Don’t hide behind your computer screen or tablet or smart phone. Don’t judge me because of a hashtag. The #medicatedandmighty movement isn’t all bad. Some people need to realize that there is more than just medication being discussed here.
It’s about removing a stigma for asking for help. Help needed because of severe anxiety. Like debilitating can’t function anxiety. Help needed for those who are clinically depressed because of said anxiety. Help needed for those who are on the autism spectrum and FEEL so deeply that it actually impedes their functionality. And let’s talk about those who’s depression gets so bad it’s life or death on the line. They need help sometimes too.

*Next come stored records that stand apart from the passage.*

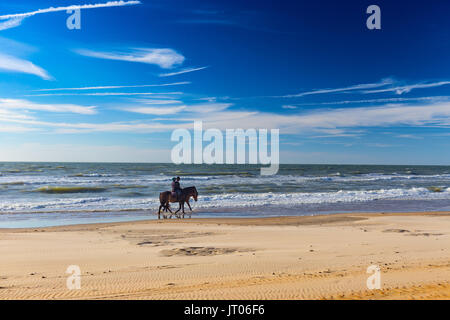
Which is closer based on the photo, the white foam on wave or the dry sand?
the dry sand

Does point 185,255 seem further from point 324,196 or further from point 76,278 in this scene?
point 324,196

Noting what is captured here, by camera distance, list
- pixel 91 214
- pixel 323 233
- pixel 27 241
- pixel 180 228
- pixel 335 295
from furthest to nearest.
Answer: pixel 91 214, pixel 180 228, pixel 323 233, pixel 27 241, pixel 335 295

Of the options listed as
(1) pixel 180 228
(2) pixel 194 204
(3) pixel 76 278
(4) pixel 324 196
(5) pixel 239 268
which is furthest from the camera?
(4) pixel 324 196

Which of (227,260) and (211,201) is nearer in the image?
(227,260)

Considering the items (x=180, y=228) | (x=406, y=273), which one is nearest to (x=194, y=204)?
(x=180, y=228)

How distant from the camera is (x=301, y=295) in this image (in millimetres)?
6684

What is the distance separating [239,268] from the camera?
29.5 feet

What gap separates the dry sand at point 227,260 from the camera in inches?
276

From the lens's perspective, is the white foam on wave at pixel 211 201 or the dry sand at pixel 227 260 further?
the white foam on wave at pixel 211 201

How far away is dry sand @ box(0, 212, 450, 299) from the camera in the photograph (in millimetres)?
7008

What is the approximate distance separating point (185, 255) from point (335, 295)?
202 inches

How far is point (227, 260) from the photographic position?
388 inches
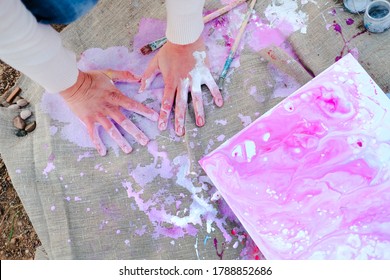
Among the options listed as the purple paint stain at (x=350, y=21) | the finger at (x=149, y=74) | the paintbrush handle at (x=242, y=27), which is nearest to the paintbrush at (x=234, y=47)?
the paintbrush handle at (x=242, y=27)

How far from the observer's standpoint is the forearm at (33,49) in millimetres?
1099

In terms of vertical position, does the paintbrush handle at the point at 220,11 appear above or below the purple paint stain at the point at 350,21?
above

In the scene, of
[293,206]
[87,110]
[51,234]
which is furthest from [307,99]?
[51,234]

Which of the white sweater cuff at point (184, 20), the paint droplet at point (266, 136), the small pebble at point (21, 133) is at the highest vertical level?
the white sweater cuff at point (184, 20)

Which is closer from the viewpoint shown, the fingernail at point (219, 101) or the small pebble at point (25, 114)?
the fingernail at point (219, 101)

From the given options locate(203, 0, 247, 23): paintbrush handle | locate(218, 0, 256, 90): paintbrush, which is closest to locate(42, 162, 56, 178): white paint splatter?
locate(218, 0, 256, 90): paintbrush

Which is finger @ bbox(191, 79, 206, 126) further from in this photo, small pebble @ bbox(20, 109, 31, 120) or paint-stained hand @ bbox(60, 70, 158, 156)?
small pebble @ bbox(20, 109, 31, 120)

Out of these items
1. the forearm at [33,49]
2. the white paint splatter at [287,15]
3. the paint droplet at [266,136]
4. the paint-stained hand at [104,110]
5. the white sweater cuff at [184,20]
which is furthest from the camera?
the white paint splatter at [287,15]

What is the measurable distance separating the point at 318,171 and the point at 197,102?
1.49 feet

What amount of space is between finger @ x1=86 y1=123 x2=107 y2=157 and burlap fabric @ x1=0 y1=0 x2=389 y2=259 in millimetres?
27

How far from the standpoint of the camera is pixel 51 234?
163cm

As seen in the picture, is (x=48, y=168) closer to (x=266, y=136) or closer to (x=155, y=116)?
(x=155, y=116)

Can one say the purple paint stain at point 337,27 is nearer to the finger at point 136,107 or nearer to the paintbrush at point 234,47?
the paintbrush at point 234,47
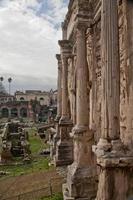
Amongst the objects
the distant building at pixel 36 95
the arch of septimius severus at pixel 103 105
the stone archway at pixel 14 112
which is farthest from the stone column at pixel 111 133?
the distant building at pixel 36 95

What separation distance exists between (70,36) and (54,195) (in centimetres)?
980

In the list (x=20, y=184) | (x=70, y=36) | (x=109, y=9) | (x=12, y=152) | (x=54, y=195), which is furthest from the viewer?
(x=12, y=152)

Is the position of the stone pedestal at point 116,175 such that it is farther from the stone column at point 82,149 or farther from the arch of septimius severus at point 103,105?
the stone column at point 82,149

The most courageous thing someone can do in those situations is to ASK for help. For some, therapy will help. For some it’s counseling. For some it’s herbal or supplements. For some it’s chiropractics and acupuncture. For some it’s going to be medications. And for others still, like Emelie, it’s a combination of things.

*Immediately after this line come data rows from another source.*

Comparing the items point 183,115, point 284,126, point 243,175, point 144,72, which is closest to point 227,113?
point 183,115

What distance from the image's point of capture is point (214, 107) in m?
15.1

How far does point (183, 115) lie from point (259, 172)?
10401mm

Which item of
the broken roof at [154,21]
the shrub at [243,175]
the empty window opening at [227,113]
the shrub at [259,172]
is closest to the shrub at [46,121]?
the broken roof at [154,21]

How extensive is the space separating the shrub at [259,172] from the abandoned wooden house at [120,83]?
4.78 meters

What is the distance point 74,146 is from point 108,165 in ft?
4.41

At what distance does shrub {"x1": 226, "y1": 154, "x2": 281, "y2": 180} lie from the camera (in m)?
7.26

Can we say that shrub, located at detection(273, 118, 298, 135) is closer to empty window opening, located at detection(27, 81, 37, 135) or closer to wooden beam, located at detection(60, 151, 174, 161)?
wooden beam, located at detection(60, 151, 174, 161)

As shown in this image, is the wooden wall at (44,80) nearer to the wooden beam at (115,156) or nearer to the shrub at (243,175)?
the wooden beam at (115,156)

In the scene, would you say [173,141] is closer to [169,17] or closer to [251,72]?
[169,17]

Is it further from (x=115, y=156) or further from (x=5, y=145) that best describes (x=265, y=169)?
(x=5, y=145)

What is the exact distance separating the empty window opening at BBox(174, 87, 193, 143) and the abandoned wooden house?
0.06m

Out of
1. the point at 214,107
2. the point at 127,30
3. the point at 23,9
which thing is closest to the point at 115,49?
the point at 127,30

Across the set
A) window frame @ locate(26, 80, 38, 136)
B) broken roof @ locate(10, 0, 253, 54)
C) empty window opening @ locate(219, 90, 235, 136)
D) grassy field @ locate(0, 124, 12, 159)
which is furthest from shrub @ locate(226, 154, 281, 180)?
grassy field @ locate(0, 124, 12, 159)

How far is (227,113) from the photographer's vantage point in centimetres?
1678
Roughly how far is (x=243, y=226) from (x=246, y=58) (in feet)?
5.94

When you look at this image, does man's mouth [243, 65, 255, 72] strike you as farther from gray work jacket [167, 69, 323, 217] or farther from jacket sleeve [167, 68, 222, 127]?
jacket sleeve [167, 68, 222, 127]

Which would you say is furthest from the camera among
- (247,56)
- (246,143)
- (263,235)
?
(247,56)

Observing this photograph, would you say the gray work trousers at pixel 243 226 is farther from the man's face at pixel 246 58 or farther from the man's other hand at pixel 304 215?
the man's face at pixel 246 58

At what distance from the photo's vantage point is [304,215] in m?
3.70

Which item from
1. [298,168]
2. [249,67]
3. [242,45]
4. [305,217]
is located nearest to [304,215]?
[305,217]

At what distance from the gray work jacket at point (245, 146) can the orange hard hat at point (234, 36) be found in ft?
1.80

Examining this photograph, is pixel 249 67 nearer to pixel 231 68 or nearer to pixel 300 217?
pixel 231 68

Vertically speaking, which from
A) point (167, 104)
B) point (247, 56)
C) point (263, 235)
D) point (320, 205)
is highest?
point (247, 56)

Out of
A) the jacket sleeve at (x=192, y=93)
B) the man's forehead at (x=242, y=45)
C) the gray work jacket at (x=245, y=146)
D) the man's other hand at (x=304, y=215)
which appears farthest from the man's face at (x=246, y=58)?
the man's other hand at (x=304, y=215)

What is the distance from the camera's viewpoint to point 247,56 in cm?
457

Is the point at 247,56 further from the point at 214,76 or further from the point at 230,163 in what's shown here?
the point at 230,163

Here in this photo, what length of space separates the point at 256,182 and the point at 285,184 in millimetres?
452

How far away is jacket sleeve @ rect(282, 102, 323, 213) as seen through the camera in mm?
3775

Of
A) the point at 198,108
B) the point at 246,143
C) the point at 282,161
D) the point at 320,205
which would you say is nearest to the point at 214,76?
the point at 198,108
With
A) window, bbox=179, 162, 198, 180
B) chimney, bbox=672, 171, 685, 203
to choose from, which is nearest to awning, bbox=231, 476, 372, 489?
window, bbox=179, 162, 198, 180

Medication was a last resort. BUT if it helps her and allows her to channel her coping mechanisms, why should I take away an opportunity for her to live her life? Because the person judging me thinks they know best? You haven’t met Emelie then.

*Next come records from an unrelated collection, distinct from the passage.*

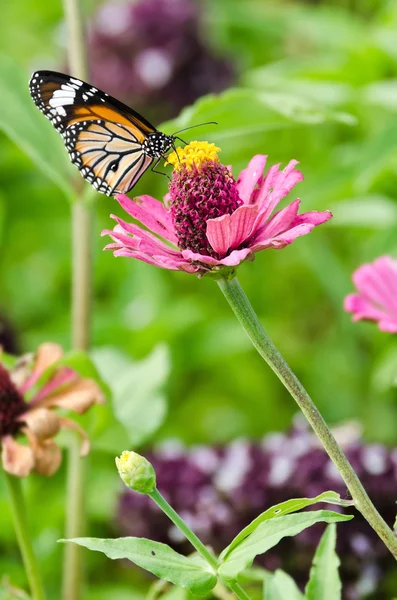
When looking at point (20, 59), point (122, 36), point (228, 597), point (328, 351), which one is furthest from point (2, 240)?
point (228, 597)

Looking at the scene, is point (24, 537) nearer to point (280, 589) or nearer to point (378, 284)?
point (280, 589)

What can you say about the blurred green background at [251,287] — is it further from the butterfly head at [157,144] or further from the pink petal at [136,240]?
the pink petal at [136,240]

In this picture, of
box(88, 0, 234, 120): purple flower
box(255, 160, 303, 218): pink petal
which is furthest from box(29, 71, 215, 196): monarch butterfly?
box(88, 0, 234, 120): purple flower

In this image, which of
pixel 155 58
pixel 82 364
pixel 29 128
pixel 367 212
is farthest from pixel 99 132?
pixel 155 58

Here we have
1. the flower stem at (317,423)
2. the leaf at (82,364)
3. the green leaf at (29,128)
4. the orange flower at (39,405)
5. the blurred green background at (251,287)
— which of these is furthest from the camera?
the blurred green background at (251,287)

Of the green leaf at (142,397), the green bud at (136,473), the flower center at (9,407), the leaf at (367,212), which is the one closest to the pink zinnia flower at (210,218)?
the green bud at (136,473)

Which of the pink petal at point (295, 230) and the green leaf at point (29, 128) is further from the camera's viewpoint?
the green leaf at point (29, 128)

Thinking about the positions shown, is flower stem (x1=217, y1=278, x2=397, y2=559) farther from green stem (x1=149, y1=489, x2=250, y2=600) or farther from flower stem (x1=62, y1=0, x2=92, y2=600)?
flower stem (x1=62, y1=0, x2=92, y2=600)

She feels what is going on around her. She is in tune with others emotions in addition to her own. She has a good support around her. She has people who love her. She has dreams and goals but finds her anxiety in her way. We do a balanced approach.
Sure she uses medications. LIMITED and LOW DOSES. She also uses supplements. She has had counseling and we are re-adding it. She’s got therapies. She sees her psychiatrist (who recommends supplements and therapies before medicating Em) regularly. She sees her pediatrician regularly (who works closely with the psych per my request as they aren’t even in the same zip code). She sees a chiropractor regularly (who I keep in touch with both the psych and ped). We watch her diet and exercise and make sure she gets enough sleep.
So you see, if you haven’t walked in my shoes of answering a phone to a child begging you to help them or crying in your arms that they need help, how could you understand? If you haven’t watched your child rock in pain because they are overwhelmed by their environment and can’t help them because it’ll add to it, what gives you ANY right to judge?
Best of all… how do you know we didn’t do everything else we could first if all you do is judge and make people feel horrible for doing the best they can with what they have in the confines of their lives?
You can’t. You still will. And I won’t pretend to think you heard a word I vented in this blog. But you know what? That’s ok. Because those who DO get it know exactly why I wrote this.
Get off that glorious white horse of yours and realize, life isn’t black or white. And we are all entitled to provide the medical care that we deem necessary with our doctors of choice and guidance to survive. Even if you don’t like it or agree with it.